==== Material for this task ====

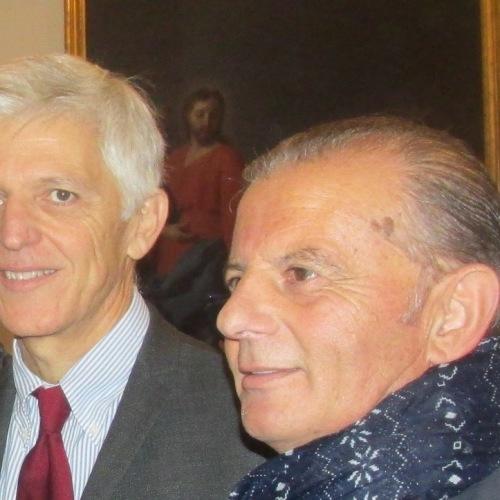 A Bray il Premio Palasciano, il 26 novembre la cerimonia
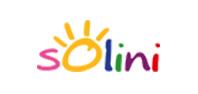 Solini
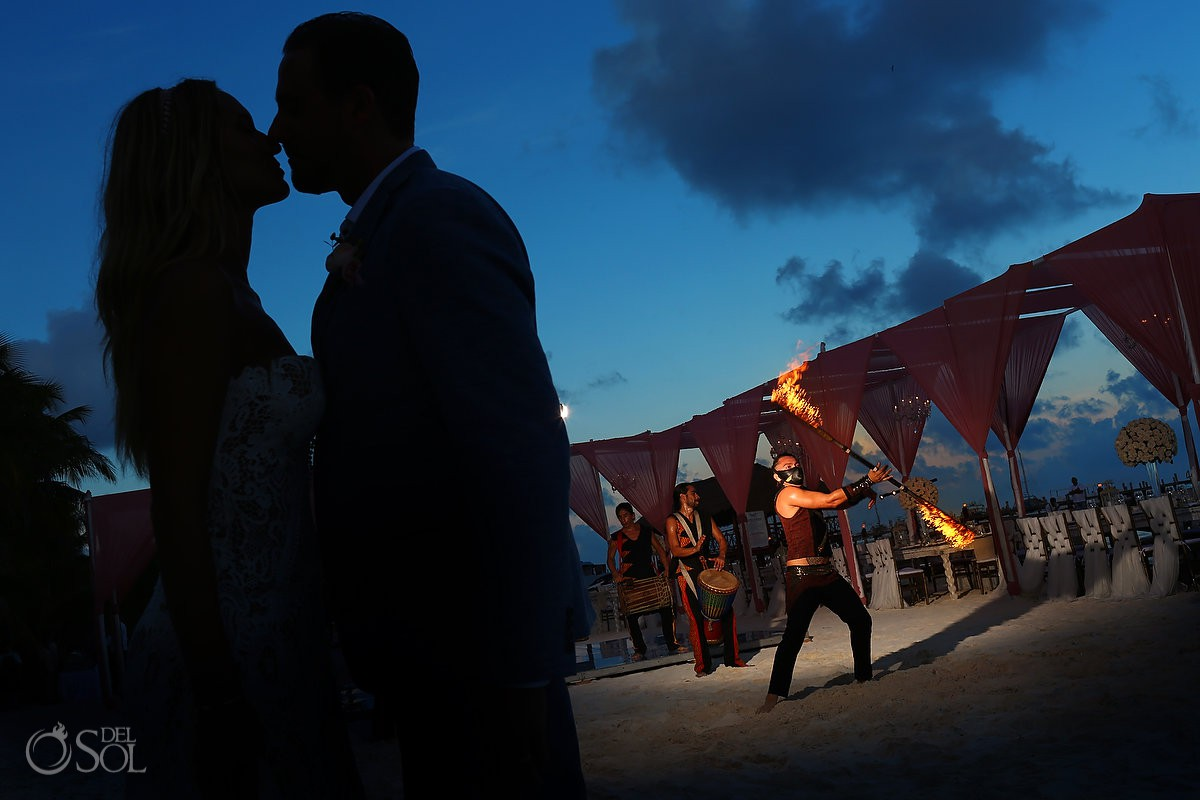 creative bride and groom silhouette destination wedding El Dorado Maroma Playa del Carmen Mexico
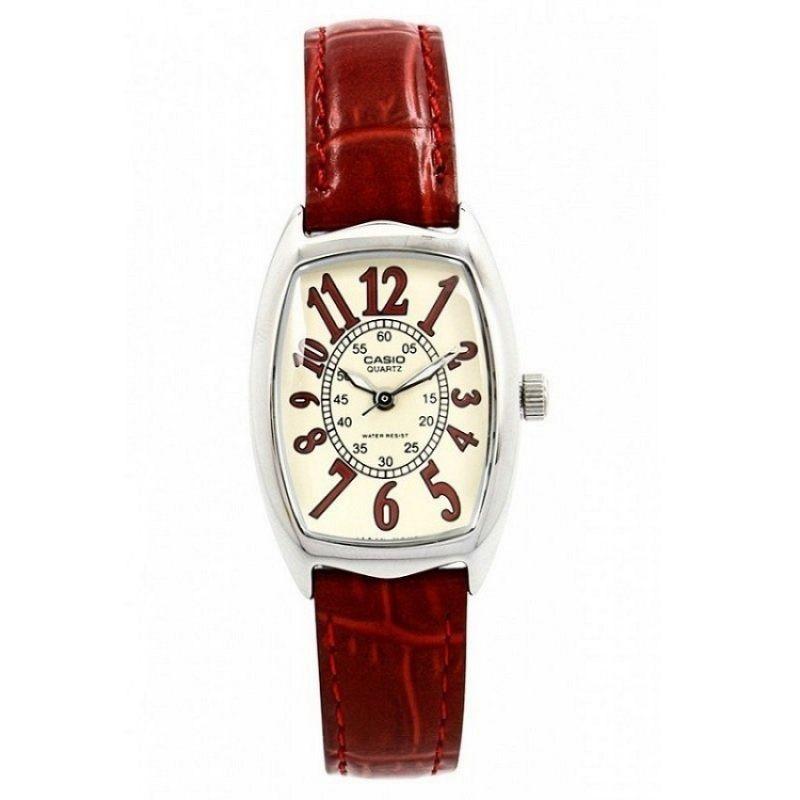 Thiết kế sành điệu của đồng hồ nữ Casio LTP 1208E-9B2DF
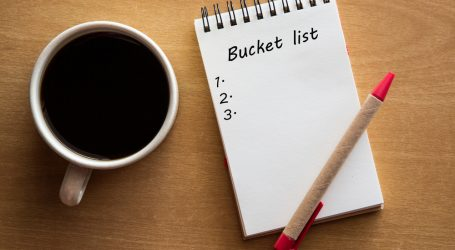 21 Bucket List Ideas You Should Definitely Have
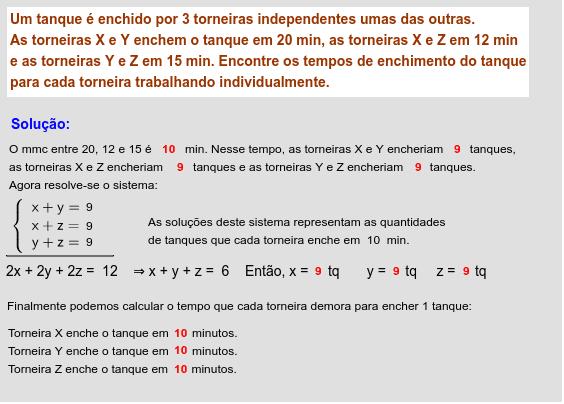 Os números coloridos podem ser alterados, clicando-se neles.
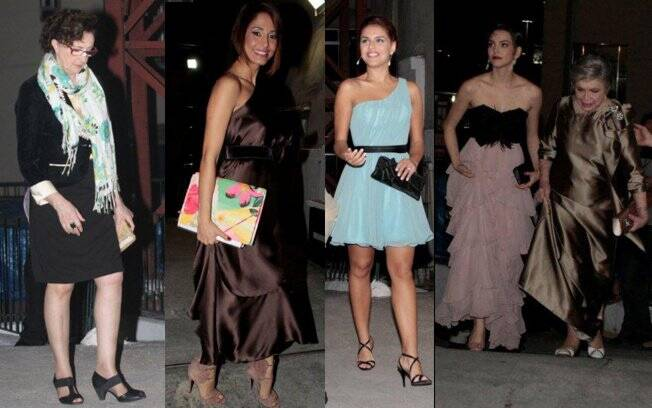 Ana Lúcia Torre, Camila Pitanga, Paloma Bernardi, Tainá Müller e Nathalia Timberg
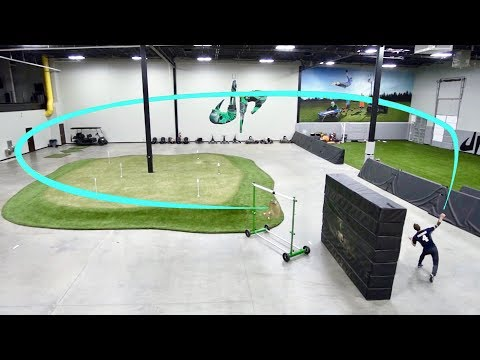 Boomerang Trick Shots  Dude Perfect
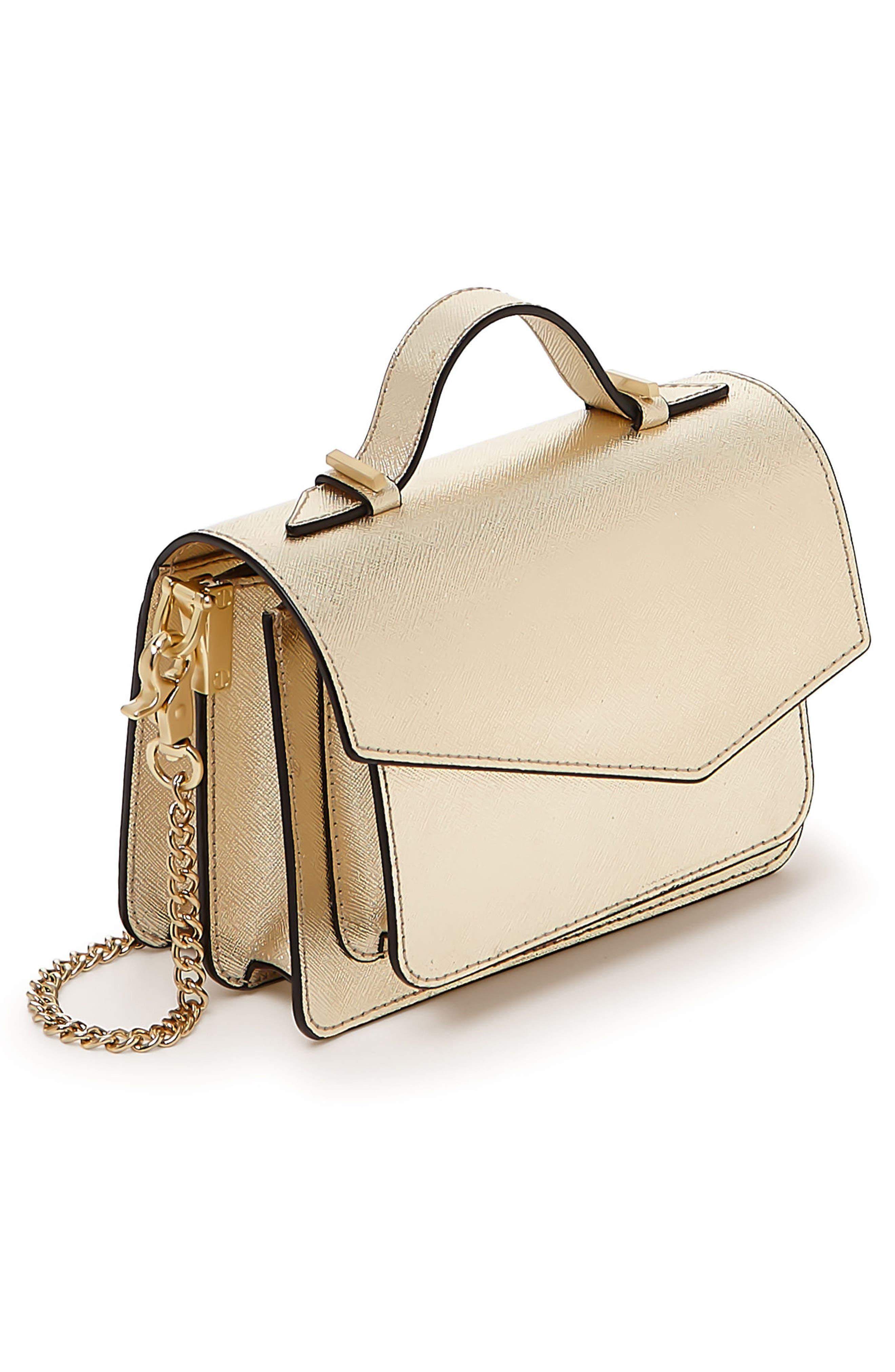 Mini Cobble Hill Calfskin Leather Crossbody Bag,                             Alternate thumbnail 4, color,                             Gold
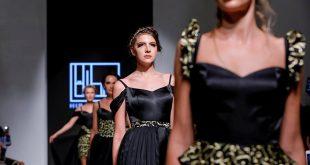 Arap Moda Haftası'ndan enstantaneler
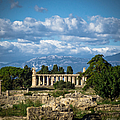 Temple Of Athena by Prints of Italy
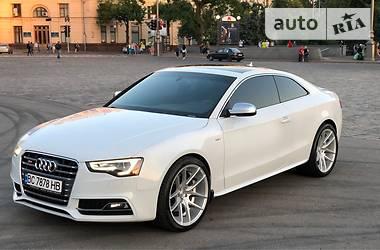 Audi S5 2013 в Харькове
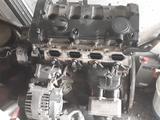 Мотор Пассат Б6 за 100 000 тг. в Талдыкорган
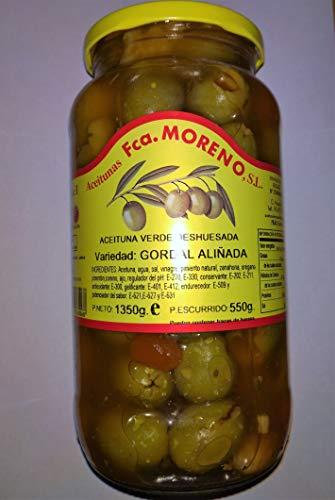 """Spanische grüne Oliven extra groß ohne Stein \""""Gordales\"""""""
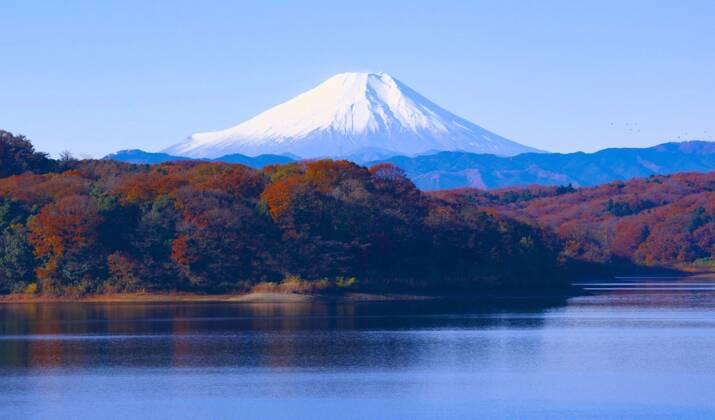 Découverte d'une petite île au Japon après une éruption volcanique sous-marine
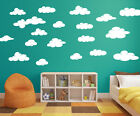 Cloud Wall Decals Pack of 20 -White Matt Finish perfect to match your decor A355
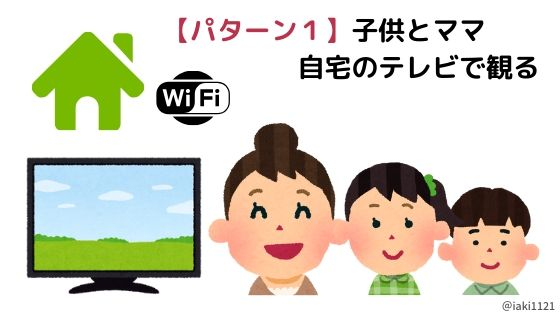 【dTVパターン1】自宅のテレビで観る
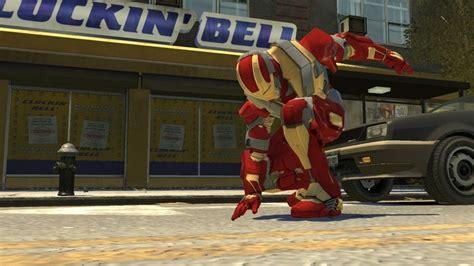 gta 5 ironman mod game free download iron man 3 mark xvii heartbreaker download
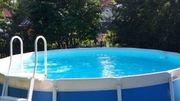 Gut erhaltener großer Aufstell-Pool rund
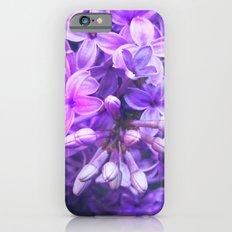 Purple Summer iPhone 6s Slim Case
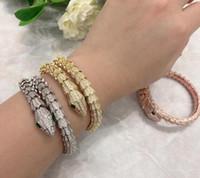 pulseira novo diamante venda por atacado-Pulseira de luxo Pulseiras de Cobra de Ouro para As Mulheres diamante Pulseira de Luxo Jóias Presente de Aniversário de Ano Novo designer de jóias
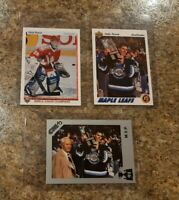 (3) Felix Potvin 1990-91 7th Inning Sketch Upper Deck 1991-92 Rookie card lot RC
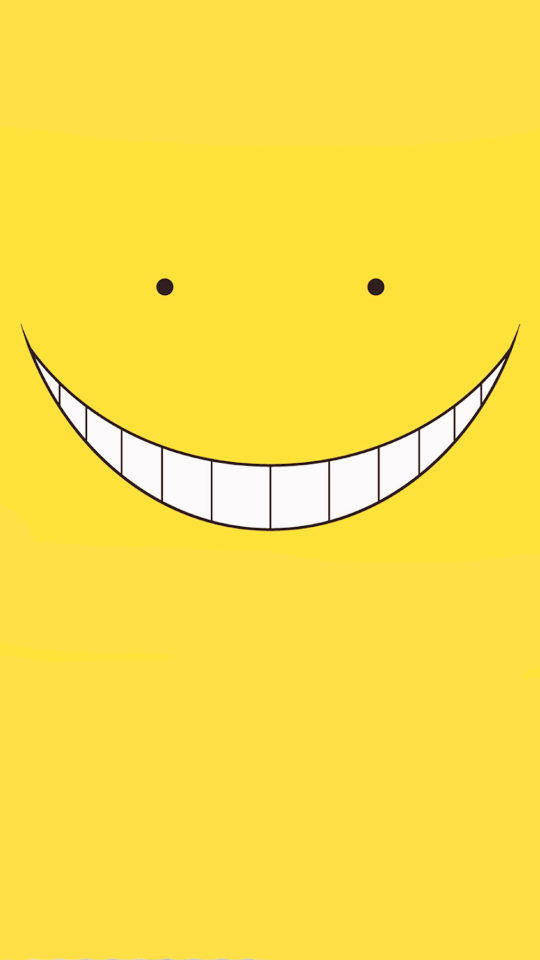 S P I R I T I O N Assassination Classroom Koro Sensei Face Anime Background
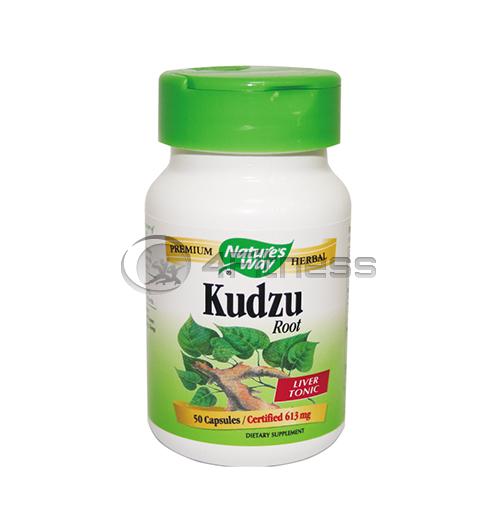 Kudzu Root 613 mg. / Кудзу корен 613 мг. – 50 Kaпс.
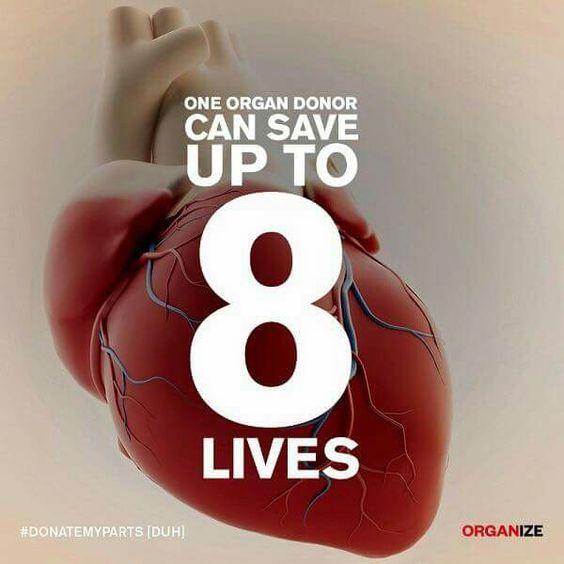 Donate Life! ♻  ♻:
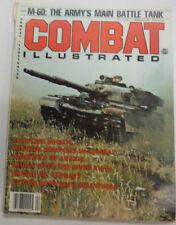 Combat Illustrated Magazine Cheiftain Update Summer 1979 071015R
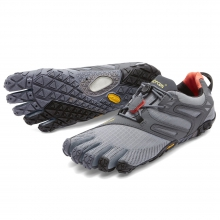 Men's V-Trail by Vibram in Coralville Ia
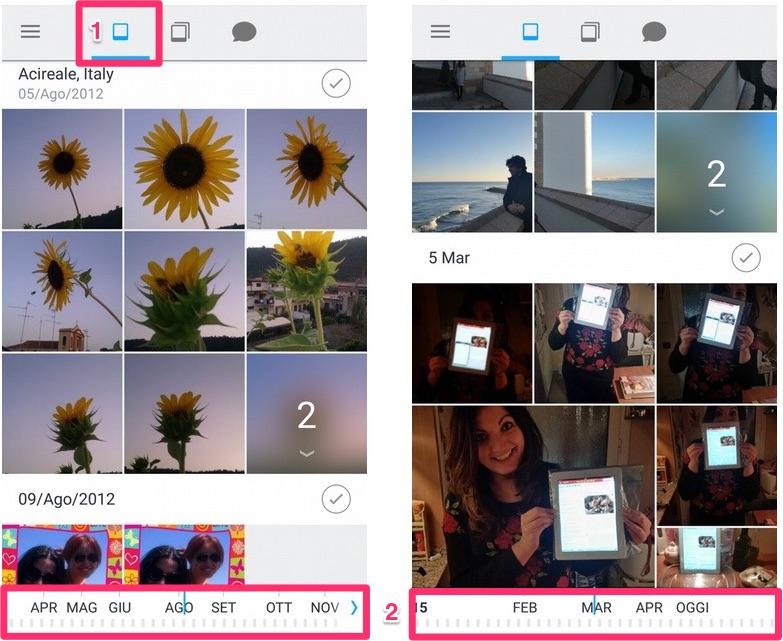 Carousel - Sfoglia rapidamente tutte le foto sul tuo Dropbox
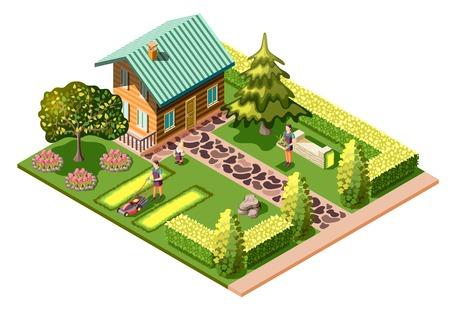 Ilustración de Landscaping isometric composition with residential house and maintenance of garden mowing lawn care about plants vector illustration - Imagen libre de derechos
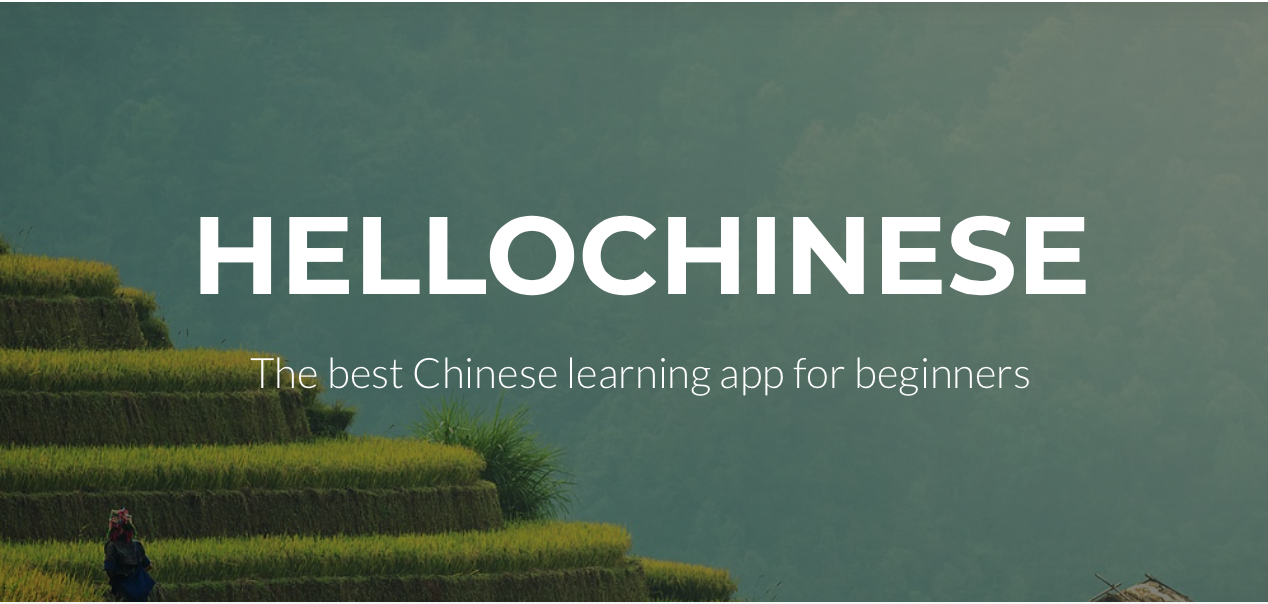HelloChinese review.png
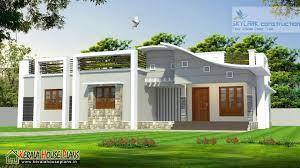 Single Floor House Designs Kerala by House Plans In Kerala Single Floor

====

Exact copies of the entries above are needed, with every picture removed.

=== Reply to the exercise ===
 A Bray il Premio Palasciano, il 26 novembre la cerimonia
 Solini
 creative bride and groom silhouette destination wedding El Dorado Maroma Playa del Carmen Mexico
 Thiết kế sành điệu của đồng hồ nữ Casio LTP 1208E-9B2DF
 21 Bucket List Ideas You Should Definitely Have
 Os números coloridos podem ser alterados, clicando-se neles.
 Ana Lúcia Torre, Camila Pitanga, Paloma Bernardi, Tainá Müller e Nathalia Timberg
 Boomerang Trick Shots  Dude Perfect
 Mini Cobble Hill Calfskin Leather Crossbody Bag,                             Alternate thumbnail 4, color,                             Gold
 Arap Moda Haftası'ndan enstantaneler
 Temple Of Athena by Prints of Italy
 Audi S5 2013 в Харькове
 Мотор Пассат Б6 за 100 000 тг. в Талдыкорган
 """Spanische grüne Oliven extra groß ohne Stein \""""Gordales\"""""""
 Découverte d'une petite île au Japon après une éruption volcanique sous-marine
 Cloud Wall Decals Pack of 20 -White Matt Finish perfect to match your decor A355
 【dTVパターン1】自宅のテレビで観る
 gta 5 ironman mod game free download iron man 3 mark xvii heartbreaker download
 Gut erhaltener großer Aufstell-Pool rund
 Purple Summer iPhone 6s Slim Case
 pulseira novo diamante venda por atacado-Pulseira de luxo Pulseiras de Cobra de Ouro para As Mulheres diamante Pulseira de Luxo Jóias Presente de Aniversário de Ano Novo designer de jóias
 (3) Felix Potvin 1990-91 7th Inning Sketch Upper Deck 1991-92 Rookie card lot RC
 S P I R I T I O N Assassination Classroom Koro Sensei Face Anime Background
 Kudzu Root 613 mg. / Кудзу корен 613 мг. – 50 Kaпс.
 Donate Life! ♻  ♻:
 Combat Illustrated Magazine Cheiftain Update Summer 1979 071015R
 Men's V-Trail by Vibram in Coralville Ia
 Carousel - Sfoglia rapidamente tutte le foto sul tuo Dropbox
 Ilustración de Landscaping isometric composition with residential house and maintenance of garden mowing lawn care about plants vector illustration - Imagen libre de derechos
HelloChinese review.png
 Single Floor House Designs Kerala by House Plans In Kerala Single Floor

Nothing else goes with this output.